La donna contagiata con il Coronavirus e ricoverata all’ospedale Sacco di Milano, moglie dell’uomo ricoverato in terapia intensiva a Codogno (Lodi) e’ incinta di otto mesi.  L’insegnante, secondo quanto si apprende, era in congedo maternita’ e da alcune settimane non andava a scuola. E’ quanto si apprende a Codogno. L’uomo di 30 anni si chiama Mattia (iniziali M.Y.M) ed e’ in gravi condizioni.

Coronavirus in Italia: in azione all’ospedale di Codogno una squadra per la disinfezione degli ambienti

All’ospedale di Codogno, dove resta ricoverato il paziente di 38 anni risultato positivo al Coronavirus, è appena entrata in azione una squadra per la disinfezione degli ambienti. La ditta si chiama ‘Work in progress Bio Medical’.

Coronavirus in Italia, un esperto: “gli ospedali italiani ancora sono impreparati”

I casi di contagio in Lombardia fanno suonare un ulteriore campanello d’allarme e ci suggeriscono di fare una cosa importantissima che invece avremmo dovuto fare tanto tempo fa: preparare gli ospedali“. Lo ha detto all’AGI l’epidemiologo Pierluigi Lopalco, professore ordinario di Igiene dell’Universita’ di Pisa. “Purtroppo bisogna ammettere che il livello di preparazione degli ospedali italiani e’ carente senza contare che siamo ancora nella stagione influenzale. Abbiamo quindi strutture – continua – gia’ molto impegnate a gestire gli accessi per l’influenza e, mi sembra, ancora non siano ben organizzate per gestire eventuali casi di Coronavirus“.Per l’esperto, l’Italia potrebbe pagare questo ritardo. “Negli ospedali non si sono visti piani e non sono state fatte esercitazioni“, ribadisce. “Oltre alle circolari ministeriali e ai provvedimenti negli aeroporti, fino ad oggi non e’ stato fatto nulla“, aggiunge. Eppure, il tempo per Lopalco lo abbiamo avuto. “La Cina ha sacrificato 60 milioni di persone costringendole a stare a casa per rallentare la diffusione del virus e noi non abbiamo trovato il tempo di organizzarci per affrontare il peggiore degli scenari che, purtroppo, e’ ancora possibile: il nuovo Coronavirus potrebbe circolare come i virus influenzali”, sottolinea l’esperto. La buona notizia, secondo Lopalco, e’ che “non e’ ancora troppo tardi per muoverci“. Nel frattempo anche la popolazione dovrebbe fare la sua parte. “Niente panico”, invita. “Non intasiamo i pronto soccorsi e, in caso si sospetta di essere infetti, e’ bene chiamare il numero verde e seguire le istruzioni che vengono date, anziche’ correre autonomamente in ospedale“, conclude.
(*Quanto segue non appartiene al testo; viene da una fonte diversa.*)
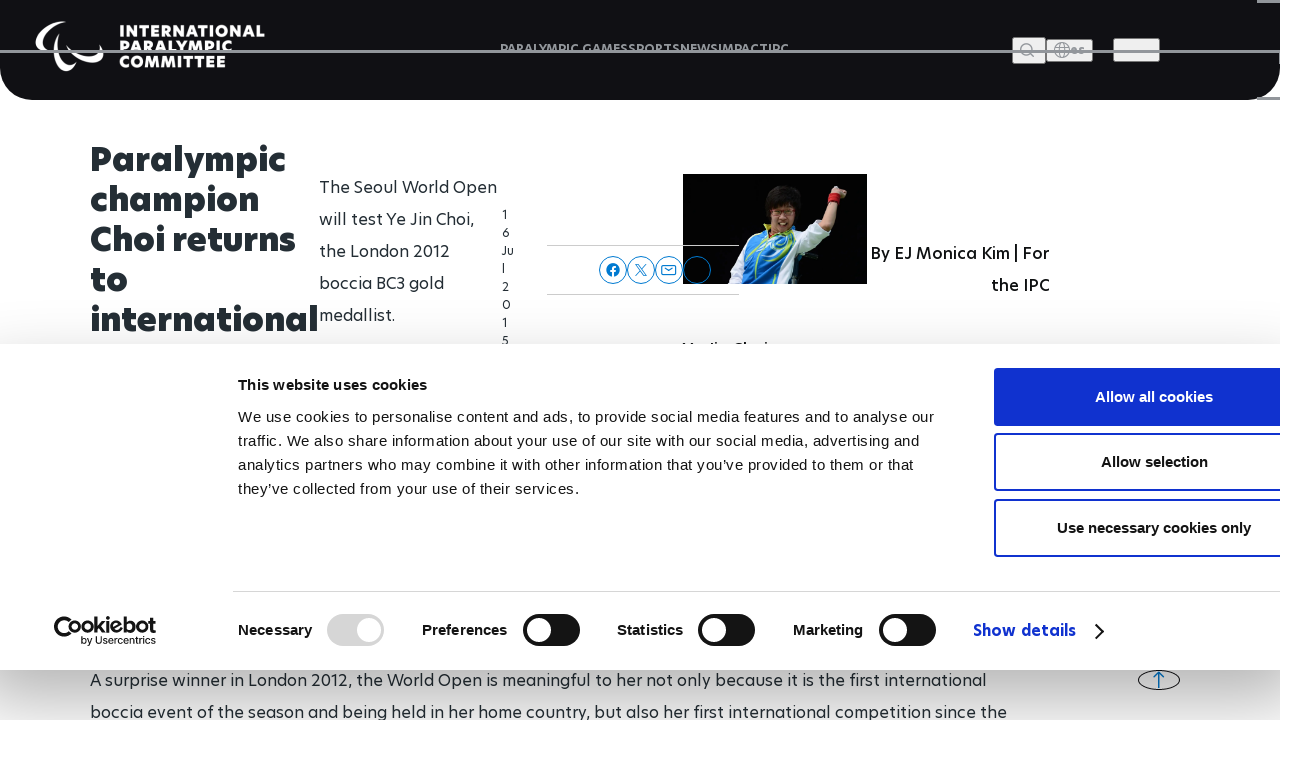

--- FILE ---
content_type: text/plain
request_url: https://www.paralympic.org/metrics/g/collect?v=2&tid=G-EFXW45ME1V&gtm=45je61k1h1v9239231353z89229636711za20gzb9229636711zd9229636711&_p=1769029162686&gcs=G111&gcd=13t3t3t3t5l1&npa=0&dma=0&gdid=dMWZhNz&cid=172265937.1769029166&ecid=1287977944&ul=en-us%40posix&sr=1280x720&_fplc=0&ur=US-OH&frm=0&pscdl=noapi&_eu=AAAAAGA&sst.rnd=1418542371.1769029166&sst.adr=1&sst.us_privacy=1---&sst.tft=1769029162686&sst.lpc=258807819&sst.navt=n&sst.ude=0&sst.sw_exp=1&_s=1&tag_exp=103116026~103200004~104527906~104528500~104573694~104684208~104684211~105391253~115938465~115938469~117025848~117041587~117124380~117171316&sid=1769029165&sct=1&seg=0&dl=https%3A%2F%2Fwww.paralympic.org%2Fnews%2Fparalympic-champion-choi-returns-international-stage&dt=Paralympic%20champion%20Choi%20returns%20to%20international%20stage&_tu=DA&en=page_view&_fv=2&_nsi=1&_ss=1&_c=1&ep.event_id=1769029660922_17690300782226&tfd=29950&richsstsse
body_size: 646
content:
event: message
data: {"send_pixel":["https://analytics.google.com/g/s/collect?dma=0&npa=0&gcs=G111&gcd=13t3t3t3t5l1&gtm=45j91e61k0v9239231353z89229636711z99229636247za20gzb9229636711zd9229636711&tag_exp=103116026~103200004~104527906~104528500~104573694~104684208~104684211~105391253~115938465~115938469~117025848~117041587~117124380~117171316&_is_sw=0&_tu=DA&_gsid=EFXW45ME1VaV9sc7sKRDFH8EtoUkcg4w"],"options":{}}

event: message
data: {"send_pixel":["https://stats.g.doubleclick.net/g/collect?v=2&dma=0&npa=0&gcs=G111&gcd=13t3t3t3t5l1&tid=G-EFXW45ME1V&cid=Mo4785Sl2jED9TLzR7fIknnePfisYHAd16WLxI%2F%2Bb9k%3D.1769029166&gtm=45j91e61k0v9239231353z89229636711z99229636247za20gzb9229636711zd9229636711&tag_exp=103116026~103200004~104527906~104528500~104573694~104684208~104684211~105391253~115938465~115938469~117025848~117041587~117124380~117171316&_is_sw=0&_tu=DA&aip=1"],"options":{}}

event: message
data: {"response":{"status_code":200,"body":""}}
Coronavirus in Italia: unico nucleo familiare in osservazione a Genova

E’ un unico nucleo familiare, quello in osservazione a Genova per sospetto Coronavirus. Si tratta di sette cinesi, e non sei, e tutti sono all’ospedale policlinico san Martino. Questa mattina, intorno alle 9, Regione Liguria ha ricevuto dagli uffici competenti di Alisa, l’Agenzia ligure per la Sanita’, la segnalazione che sono state attivate le procedure di approfondimento. I sette erano gia’ sottoposti a sorveglianza attiva dal 16 febbraio.